All varieties are affected, but Big Stem Jersey and Little Stem Jersey are more susceptible than some of the darker skinned varieties.
THE MOST EFFECTIVE and practical control of the field diseases is to plant only healthy seed potatoes and plants in healthy seedbeds and fields.
Except for the fungi that cause stem rot and pox, none of the fungi that cause major diseases of sweetpotatoes remains alive in the soil for more than 2 or 3 years. A crop rotation of about 4 years generally rids a field of the fungi that cause black rot and scurf.
Plant beds should be thoroughly cleaned and filled with new soil or sand or new plant beds prepared.

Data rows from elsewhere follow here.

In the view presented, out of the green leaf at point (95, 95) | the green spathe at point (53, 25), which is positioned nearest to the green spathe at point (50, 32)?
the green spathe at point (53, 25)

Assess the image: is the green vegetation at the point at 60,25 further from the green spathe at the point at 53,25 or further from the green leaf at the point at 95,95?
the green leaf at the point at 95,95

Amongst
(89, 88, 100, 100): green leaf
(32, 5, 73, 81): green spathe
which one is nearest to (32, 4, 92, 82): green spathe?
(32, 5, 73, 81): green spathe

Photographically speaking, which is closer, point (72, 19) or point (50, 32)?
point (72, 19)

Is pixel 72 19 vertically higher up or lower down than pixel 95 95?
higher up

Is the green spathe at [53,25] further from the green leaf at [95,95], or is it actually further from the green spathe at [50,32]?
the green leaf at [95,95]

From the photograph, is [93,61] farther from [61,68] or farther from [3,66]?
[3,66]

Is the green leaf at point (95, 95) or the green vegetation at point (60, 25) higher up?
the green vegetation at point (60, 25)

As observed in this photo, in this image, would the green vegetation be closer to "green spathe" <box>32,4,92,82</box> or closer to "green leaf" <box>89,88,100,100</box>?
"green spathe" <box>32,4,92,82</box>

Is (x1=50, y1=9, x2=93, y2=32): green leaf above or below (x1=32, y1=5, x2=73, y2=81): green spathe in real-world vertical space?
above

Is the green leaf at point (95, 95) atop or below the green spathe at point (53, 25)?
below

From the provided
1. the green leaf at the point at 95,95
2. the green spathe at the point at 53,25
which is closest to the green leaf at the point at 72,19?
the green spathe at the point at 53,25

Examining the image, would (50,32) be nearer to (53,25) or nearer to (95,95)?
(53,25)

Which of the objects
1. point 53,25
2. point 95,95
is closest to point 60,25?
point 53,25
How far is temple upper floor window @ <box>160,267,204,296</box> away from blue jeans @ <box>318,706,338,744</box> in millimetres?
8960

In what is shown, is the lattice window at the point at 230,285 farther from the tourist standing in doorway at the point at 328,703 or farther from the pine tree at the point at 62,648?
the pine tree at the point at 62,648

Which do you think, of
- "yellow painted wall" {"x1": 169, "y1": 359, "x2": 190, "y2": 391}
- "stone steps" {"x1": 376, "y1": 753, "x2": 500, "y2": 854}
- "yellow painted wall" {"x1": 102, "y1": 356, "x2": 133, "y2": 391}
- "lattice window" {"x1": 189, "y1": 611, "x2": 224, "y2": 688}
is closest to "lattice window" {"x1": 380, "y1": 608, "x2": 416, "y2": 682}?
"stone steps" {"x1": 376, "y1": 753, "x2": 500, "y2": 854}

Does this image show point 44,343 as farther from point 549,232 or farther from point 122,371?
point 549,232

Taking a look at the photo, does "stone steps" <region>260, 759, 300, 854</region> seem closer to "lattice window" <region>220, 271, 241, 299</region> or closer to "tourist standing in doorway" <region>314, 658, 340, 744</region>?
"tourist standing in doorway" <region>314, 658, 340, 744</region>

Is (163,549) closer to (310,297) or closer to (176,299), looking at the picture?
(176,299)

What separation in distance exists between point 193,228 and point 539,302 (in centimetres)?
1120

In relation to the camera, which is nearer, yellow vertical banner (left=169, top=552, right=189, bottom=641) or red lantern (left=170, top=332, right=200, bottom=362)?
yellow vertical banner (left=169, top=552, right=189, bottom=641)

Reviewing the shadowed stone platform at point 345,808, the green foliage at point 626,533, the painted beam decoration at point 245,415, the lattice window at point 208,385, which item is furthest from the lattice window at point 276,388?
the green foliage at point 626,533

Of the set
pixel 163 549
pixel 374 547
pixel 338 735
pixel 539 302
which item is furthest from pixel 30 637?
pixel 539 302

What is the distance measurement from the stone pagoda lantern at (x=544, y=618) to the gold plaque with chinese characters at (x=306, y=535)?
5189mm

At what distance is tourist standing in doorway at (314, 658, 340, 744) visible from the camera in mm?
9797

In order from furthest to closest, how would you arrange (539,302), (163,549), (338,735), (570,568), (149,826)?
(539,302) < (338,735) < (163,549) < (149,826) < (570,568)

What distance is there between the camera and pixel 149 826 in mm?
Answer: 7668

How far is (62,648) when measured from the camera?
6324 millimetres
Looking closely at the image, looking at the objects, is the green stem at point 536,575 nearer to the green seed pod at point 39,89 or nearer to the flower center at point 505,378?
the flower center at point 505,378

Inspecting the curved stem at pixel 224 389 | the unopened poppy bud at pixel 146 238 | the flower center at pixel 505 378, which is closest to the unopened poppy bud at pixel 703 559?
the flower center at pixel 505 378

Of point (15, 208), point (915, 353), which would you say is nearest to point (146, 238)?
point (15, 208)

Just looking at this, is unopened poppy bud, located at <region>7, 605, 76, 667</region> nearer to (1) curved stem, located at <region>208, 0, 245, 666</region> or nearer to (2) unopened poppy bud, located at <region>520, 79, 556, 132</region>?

Plants free of black rot or scurf can be had even from affected sweetpotatoes by planting vine cuttings or sprout cuttings instead of pulled sprouts. The cuttings will be free of those diseases because black rot and scurf do not affect the above-ground parts. It is more practical to use sprout cuttings than vine cuttings because they can be obtained and Planted as early as pulled sprouts; vine cuttings cannot be made until much later. The sprout cuttings should he made by cutting the sprouts about 1.5 inches above the soil line of the Plant bed without disturbing the below-ground parts. Once black rot and scurf have been eliminated from the sweetpotato seed stock, it is all right to use pulled sprouts in succeeding years.
Because the fungi that cause stem rot and pox live indefinitely in the soil, neither the use of clean planting stock nor crop rotation will eliminate those diseases from a farm. The most practical control is by the use of resistant varieties when suitable ones have been developed. The addition of sulfur to the soil to lower the reaction to slightly less than pH 5.2 reduces the amount of pox.
Much of the losses caused by black rot and scurf in storage and transit may be avoided by storing and shipping only potatoes that are free of those diseases. Black rot and scurf may be eliminated from the potato stocks by use of clean plants and crop rotation.
Losses in storage and transit caused by soft rot, Java black rot, and surface rot can be greatly reduced by proper curing so that wounds caused in harvesting, handling, washing, and packing will heal rapidly and wall out the decay fungi. Temperature and humidity are important in curing sweetpotatoes. The temperature should be about 85 F. and the humidity should be high. Only enough ventilation should be used to keep the potatoes from becoming wet. Frequently outside temperatures are high enough to favor healing when the sweet-potatoes are harvested and additional heat in the storage house is not necessary. Sweetpotatoes may be cured to reduce decay after they are taken from storage and washed and packed for shipment as well as when they are placed in storage in the fall. Storing sweetpotatoes at temperatures even slightly below 55 F. causes chilling injuries that make the sweetpotatoes more likely to decay.
HAROLD T. COOK is a pathologist in the Bureau of Plant Industry, Soils, and Agricultural Engineering.